The angel shrank back. She’d seen this before.
And she’d hoped to never see it again.
Gwynne Abernathy had never seen so many angels in one room.
She sat at the end of the hospital bed massaging her mother’s feet, willing her to wake from her coma. Gwynne’s father sat nearby, holding her mother’s hand, acting like it hadn’t been years since their divorce. Maybe he’d come for Heather, her little sister. But Heather was already dead.
Her mother still had a chance, although her life force was so dim it was hard to believe anything could help her. Hard to believe, but not impossible. Not for Gwynne. She was good at this. With nothing more than a silent intention and occasionally an angel’s help, she could manipulate energy currents and channel healing life energy into someone to stop a panic attack, lower high blood pressure, speed the healing of broken bones, ease the pain of cancer.
She could bring her back.
And, with or without her, so could the angels who floated around the room and crammed themselves into every available square inch of space as more and more angels continued to arrive. But not a single one laid her weightless, insubstantial hands on her mother to gift her with angelic healing light.

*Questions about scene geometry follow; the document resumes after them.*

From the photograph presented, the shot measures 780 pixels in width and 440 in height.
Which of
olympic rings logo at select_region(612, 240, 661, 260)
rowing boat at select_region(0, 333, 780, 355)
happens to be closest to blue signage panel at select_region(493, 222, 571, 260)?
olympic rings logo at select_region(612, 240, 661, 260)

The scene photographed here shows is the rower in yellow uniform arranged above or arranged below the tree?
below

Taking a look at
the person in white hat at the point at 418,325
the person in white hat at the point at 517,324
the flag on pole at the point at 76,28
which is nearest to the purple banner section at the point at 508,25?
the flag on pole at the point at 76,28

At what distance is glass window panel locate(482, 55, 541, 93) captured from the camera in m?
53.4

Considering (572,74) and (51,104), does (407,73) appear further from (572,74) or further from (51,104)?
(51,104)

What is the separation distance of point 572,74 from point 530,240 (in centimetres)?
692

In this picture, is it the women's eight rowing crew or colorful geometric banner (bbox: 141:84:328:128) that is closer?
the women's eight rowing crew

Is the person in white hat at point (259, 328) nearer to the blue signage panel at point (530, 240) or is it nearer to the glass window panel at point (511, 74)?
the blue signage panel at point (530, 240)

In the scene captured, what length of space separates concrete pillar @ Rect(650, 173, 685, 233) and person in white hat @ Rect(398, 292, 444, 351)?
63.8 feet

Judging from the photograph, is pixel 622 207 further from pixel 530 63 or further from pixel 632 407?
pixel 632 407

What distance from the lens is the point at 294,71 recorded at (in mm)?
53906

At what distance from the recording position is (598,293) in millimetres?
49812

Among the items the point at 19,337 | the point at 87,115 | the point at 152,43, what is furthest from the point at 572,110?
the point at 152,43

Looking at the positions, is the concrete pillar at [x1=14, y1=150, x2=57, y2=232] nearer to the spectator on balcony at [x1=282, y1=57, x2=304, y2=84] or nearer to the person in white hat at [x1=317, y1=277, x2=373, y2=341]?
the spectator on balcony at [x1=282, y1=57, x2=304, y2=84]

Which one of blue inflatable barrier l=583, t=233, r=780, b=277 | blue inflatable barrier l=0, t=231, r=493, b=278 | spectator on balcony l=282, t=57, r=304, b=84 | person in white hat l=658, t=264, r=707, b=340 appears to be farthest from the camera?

They wouldn’t even try. They almost always helped with Gwynne’s clients, but now, when it wasn’t a stranger but her own mother…
“Why won’t you help?” she whispered, her voice strangled from the effort to keep quiet. Generally she tried not to speak to angels in public, but right now she didn’t care. She was doing her best, dredging her memory for every technique she’d ever learned and even those she’d forgotten, but her best was nothing compared to what an angel could do. What were they waiting for? If anyone deserved a miracle, it was her mother, and she was not going to give up until she got her one.
“Talking to your angel friends?” her father asked. He sounded exhausted. “Your mother always enjoyed listening to the stories you and your sister came up with. She loved that you had such vivid imaginations.”
“She’s not dead yet,” Gwynne said. He didn’t have to talk about her like she was already gone.
“I’m going to get coffee,” he said, too much of a gentleman to argue. He pushed up wearily from his plastic chair. “Want any?”
He kissed his ex-wife’s forehead with the same defeated gentleness he always had around her since the divorce, then lumbered out, forgetting to close the door behind him.
Gwynne dropped her head in her hands. It wasn’t his fault. It wasn’t the angels’ fault, either. It was her fault. It was all her fault.